We are not vegetarians, but most of my family think we are. They tend to latch on to ideas very securely so when I casually mentioned, during our first year of marriage, that we were eating mostly vegetarian (code for"we can't afford meat right now) we became committed meat-haters in their minds. Plus everything we serve is foreign: all the courses in one dish? Flavor? Soup? Garlic? Olive oil? In fact we are die-hard carnivores but we are very picky about the quality and source of our animal products and we don't often have the chance to seize on meat-buying opportunities.

I've been trying out new recipes the last couple weeks and making a real effort to make things interesting before we dive into our All Soup Lent (about which, more later). Last night I made the Spinach-Rice Casserole from Moosewood except that we had some kale on hand so I substituted kale for half the spinach. It was really, really good. My husband especially loved the kale.

Now, here is something I do not understand. What is the deal with kale? I feel like kale is the trendy food right now that everyone has to love even though it's gross. What is likable about a tough, chewy, curly green leaf? I know it's the healthiest food on the planet so I'm not opposed to including it in our diet, particularly when it's buried under a thick coating of rice, eggs, milk, feta cheese and red pepper but why do I have to like it? I see "Eat More Kale" bumper stickers whenever I shop at our food co-op. Friends react in horror when I offer them the kale out of our farm share. What am I missing? Am I buying the wrong vegetable? Am I cooking it incorrectly? I have never known anyone to passionately love any other green vegetable. Someone educate me before I make another casserole with all spinach.


Anonymous said...

Many years ago, on the show named "Cheers", there was an episode in which the young bartender Woody had been hypnotized so that he would be able to enthusiastically advertize a nasty tasting vegetable juice. His line was "You can really taste the kale!" I remember this everytime I even see kale. Thanks for the chuckle.

God bless your little family. I had a dissertating husband years ago. He finished -- and then, God bless him, went to Law School.

Catholic Mom in Texas

Hélène said...

I don't know what the deal with kale is either, but then, I haven't really heard much about it'*. My husband won't eat it, so I don't buy it. I had it in a soup (or maybe it was a stew?) once and it was really good. I think it was chopped somewhat finely so we didn't have to do a lot of chewing. My mom eats it raw, which sounds very unappealing. She is a wannnabe raw-foodist though.

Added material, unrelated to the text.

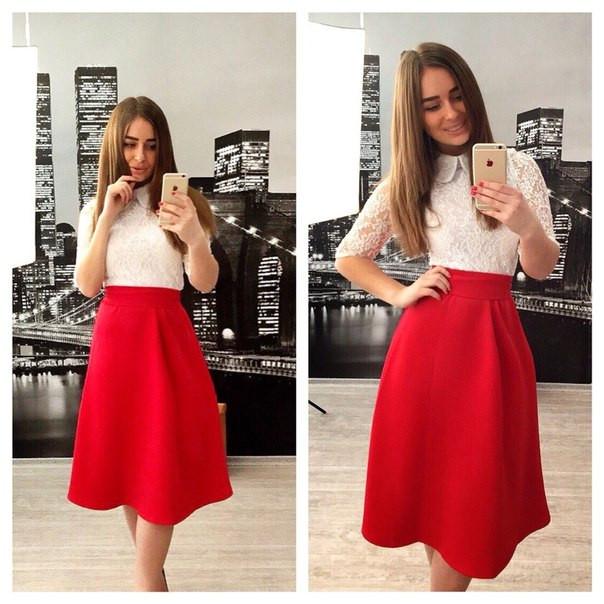 Платье бело-красное,верх гипюр с воротничком,р 42-58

As far as saying that one likes a green vegetable, I haven't heard people say that often but I have heard it. Mostly about asparagus, but sometimes about broccoli or spinach.

*The only time I heard about it was when I was reading the blog Vegan Lunch Box. (She had the most beautiful food pictures, which was the only reason I read it.) One day she had an interview and was asked what her favorite food was. She said kale and then started displaying a picture of herself eating a piece of raw kale wearing a shirt that said "Eat more kale."

Susan said...

I'm not surprised when people *like* a green vegetable. Personally, I love brussels sprouts. It's the deep, abiding passion for kale that confuses me. I have never seen an "Eat More Brussels Sprouts" shirt. Maybe I'll design one . . .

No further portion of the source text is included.